In prose of outstanding immediacy, Jacobs writes about what makes streets safe or unsafe; about what constitutes a neighborhood, and what function it serves within the larger organism of the city; about why some neighborhoods remain impoverished while others regenerate themselves. She writes about the salutary role of funeral parlors and tenement windows, the dangers of too much development money and too little diversity.
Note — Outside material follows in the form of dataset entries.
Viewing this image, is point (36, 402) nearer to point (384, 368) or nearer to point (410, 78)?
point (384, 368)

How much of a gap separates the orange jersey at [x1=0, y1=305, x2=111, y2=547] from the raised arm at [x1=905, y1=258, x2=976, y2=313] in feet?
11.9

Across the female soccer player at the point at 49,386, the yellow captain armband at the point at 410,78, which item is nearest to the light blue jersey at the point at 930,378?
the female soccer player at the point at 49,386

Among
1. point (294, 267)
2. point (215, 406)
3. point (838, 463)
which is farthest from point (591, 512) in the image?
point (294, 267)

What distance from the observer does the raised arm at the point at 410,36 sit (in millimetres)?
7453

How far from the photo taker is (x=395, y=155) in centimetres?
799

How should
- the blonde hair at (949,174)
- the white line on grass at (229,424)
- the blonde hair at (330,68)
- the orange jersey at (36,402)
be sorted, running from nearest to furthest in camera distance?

Also see The Death and Life of Great American Cities: 50th Anniversary Edition, a Designers & Books Notable Book of 2011.

On 5 book lists
Andrés Duany

At intervals of a decade or so I reread what I consider to be the great books of architecture. The real standbys have been Venturi's Complexity and Contradiction in Architecture, Le Corbusier’s Towards a New Architecture, Rem Koolhaas’s Delirious New York and Jane Jacobs’s Death and Life of Great American Cities. Depending on my stage in life—and on ambient circumstance—they become different books. Death and Life is now ascendant in my estimation, while the others are sounding a bit foolish for the first time. The books haven’t changed of course, but I have, and so has the general prospect. I am now a 37-year veteran of practice; and the 21st century is rather up to its neck in environmental, economic, and social crises. The conceptual and the aesthetic now seem to matter much less; and what does is good, practical know-how about normal humans and the places that serve them well—particularly the modest ones. What is so compelling about Jacobs is that real people with all their foibles come first; and architects, when appearing at all, are dangerous fools. This coincides with my personal experience. I must emphasize that the modest pragmatism that I now value is not a surrender of ideals, but the result of mature consideration. To read Jacobs is to be in the presence of an adult. This time around the others read variously like the works of a charming scoundrel, a wild-eyed teenager, and a self-indulgent child. I leave it up to you to guess which is which.

Craig Dykers

It is impossible to ignore this book if you have any degree of civility.

Zack McKown

Jacobs’s writing remains invaluable to discussions of sustainability, especially in terms of the social health of communities.